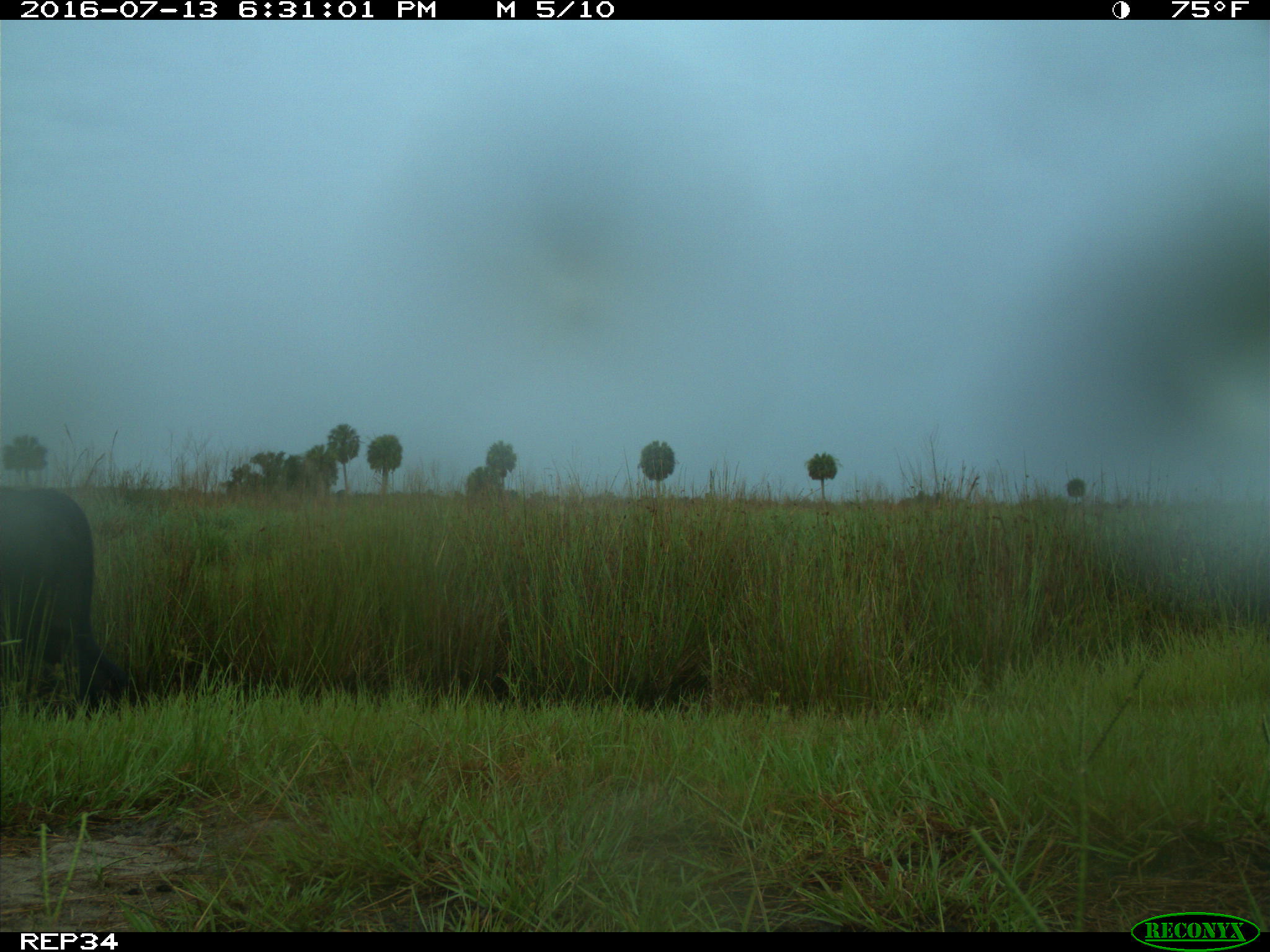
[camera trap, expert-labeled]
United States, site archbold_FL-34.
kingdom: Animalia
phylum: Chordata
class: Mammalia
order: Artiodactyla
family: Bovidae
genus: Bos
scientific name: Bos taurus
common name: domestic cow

==================================================

* **Aim of the exercise**
Give the records a second time exactly, keeping the images out.

* **Exercise solution**
[camera trap, expert-labeled]
United States, site archbold_FL-34.
kingdom: Animalia
phylum: Chordata
class: Mammalia
order: Artiodactyla
family: Bovidae
genus: Bos
scientific name: Bos taurus
common name: domestic cow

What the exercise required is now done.